Depuis des mois, des policiers fédéraux au visage masqué arpentent quotidiennement les couloirs de ce bâtiment et procèdent à des arrestations de migrants à la sortie des audiences, sous l’œil de la presse, également présente chaque jour. Plusieurs scènes d’empoignades de migrants par la police et de familles séparées ont fait le tour du monde, faisant du 26 Federal Plaza un lieu emblématique du dur tour de vis opéré par l’administration Trump à l’égard des migrants en situation irrégulière. L’ampleur des interventions et leur couverture médiatique nourrissent le débat sur la politique migratoire.
On ignore ce qui a présidé au choix des huit juges limogés. Mais ils rejoignent les quelque 90 juges congédiés durant l’année dans l’ensemble du pays, sur environ 600 postes dédiés à l’immigration. Pour les associations de défense des migrants, ces départs visent à remplacer les juges sortants par des professionnels plus alignés avec la politique gouvernementale.

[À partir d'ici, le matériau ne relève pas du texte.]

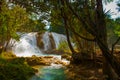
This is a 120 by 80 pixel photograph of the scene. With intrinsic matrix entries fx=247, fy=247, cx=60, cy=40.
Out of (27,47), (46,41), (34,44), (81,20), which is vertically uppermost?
(81,20)

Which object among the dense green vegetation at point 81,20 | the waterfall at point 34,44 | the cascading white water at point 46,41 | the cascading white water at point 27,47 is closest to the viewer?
the dense green vegetation at point 81,20

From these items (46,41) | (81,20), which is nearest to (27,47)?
(46,41)

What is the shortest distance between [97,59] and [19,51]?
79.3 ft

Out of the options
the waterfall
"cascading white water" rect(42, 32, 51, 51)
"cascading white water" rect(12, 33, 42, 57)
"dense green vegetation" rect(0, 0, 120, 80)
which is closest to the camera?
"dense green vegetation" rect(0, 0, 120, 80)

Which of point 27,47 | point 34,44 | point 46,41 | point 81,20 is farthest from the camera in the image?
point 46,41

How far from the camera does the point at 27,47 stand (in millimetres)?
43844

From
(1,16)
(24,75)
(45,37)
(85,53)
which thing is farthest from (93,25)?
(45,37)

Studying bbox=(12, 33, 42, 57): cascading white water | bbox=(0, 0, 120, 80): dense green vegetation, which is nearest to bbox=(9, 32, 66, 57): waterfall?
bbox=(12, 33, 42, 57): cascading white water

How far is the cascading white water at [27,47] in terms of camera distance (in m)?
42.4

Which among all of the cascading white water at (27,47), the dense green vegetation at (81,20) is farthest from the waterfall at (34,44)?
the dense green vegetation at (81,20)

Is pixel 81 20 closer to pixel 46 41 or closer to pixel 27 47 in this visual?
pixel 27 47

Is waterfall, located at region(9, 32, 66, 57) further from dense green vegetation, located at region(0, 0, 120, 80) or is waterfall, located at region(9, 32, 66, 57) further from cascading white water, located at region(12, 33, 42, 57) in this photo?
dense green vegetation, located at region(0, 0, 120, 80)

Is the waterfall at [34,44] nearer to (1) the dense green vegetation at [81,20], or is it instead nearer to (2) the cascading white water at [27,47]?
(2) the cascading white water at [27,47]

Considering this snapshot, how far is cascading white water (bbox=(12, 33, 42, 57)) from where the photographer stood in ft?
139
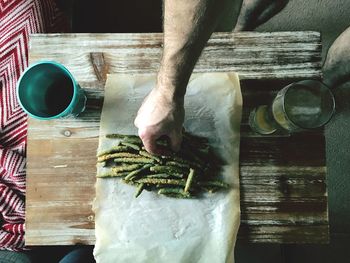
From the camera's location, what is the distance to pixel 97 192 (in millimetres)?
1066

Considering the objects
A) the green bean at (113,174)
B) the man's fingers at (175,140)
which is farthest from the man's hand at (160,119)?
the green bean at (113,174)

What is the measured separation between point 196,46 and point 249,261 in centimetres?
101

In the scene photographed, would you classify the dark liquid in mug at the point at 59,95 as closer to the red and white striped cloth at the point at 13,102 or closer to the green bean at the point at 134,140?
the green bean at the point at 134,140

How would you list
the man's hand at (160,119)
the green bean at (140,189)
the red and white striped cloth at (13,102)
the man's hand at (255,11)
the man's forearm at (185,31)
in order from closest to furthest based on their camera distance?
the man's forearm at (185,31) → the man's hand at (160,119) → the green bean at (140,189) → the red and white striped cloth at (13,102) → the man's hand at (255,11)

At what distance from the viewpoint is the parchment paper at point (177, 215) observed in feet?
3.43

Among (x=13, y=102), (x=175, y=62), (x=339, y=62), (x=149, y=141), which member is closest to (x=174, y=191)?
(x=149, y=141)

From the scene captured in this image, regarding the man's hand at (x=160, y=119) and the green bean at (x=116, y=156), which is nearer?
the man's hand at (x=160, y=119)

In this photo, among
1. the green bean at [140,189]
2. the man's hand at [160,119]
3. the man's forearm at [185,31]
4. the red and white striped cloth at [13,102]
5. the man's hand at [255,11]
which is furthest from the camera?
the man's hand at [255,11]

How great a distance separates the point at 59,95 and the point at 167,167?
0.99 feet

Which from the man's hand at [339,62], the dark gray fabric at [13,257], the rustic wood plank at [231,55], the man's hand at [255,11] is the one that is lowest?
the dark gray fabric at [13,257]

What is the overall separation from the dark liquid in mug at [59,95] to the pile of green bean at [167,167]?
0.45 feet

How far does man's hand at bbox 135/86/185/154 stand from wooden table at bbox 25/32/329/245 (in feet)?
0.59

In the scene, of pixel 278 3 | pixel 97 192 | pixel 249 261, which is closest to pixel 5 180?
pixel 97 192

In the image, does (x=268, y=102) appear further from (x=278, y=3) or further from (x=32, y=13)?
(x=32, y=13)
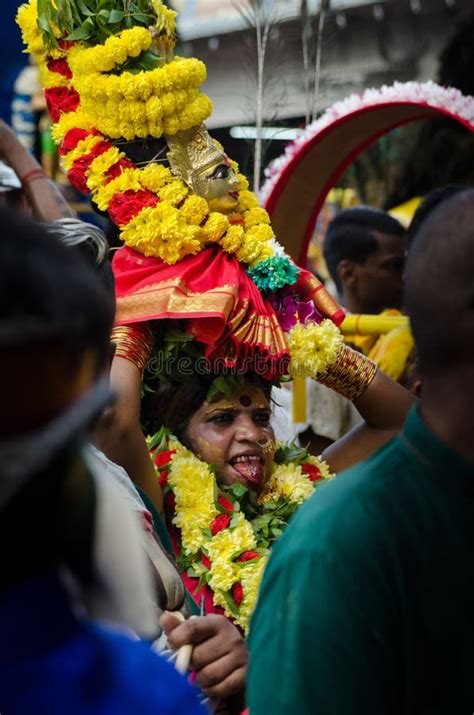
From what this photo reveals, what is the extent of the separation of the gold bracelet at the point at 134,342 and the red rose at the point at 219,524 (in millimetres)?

Pour les associations de défense des migrants, ces départs visent à remplacer les juges sortants par des professionnels plus alignés avec la politique gouvernementale.
Des mobilisations ont également été observées. Durant le week-end, des dizaines de personnes se sont rassemblées à Manhattan pour tenter d’empêcher une intervention éventuelle de la police de l’immigration. La police de New York a procédé à plusieurs interpellations.
Fin octobre, une opération de la police fédérale dans la zone touristique de Canal Street avait également provoqué des rassemblements. En tant que ville sanctuaire pour les migrants, New York limite volontairement la coopération entre ses autorités locales et les services fédéraux d’immigration, mais n’empêche pas leurs opérations.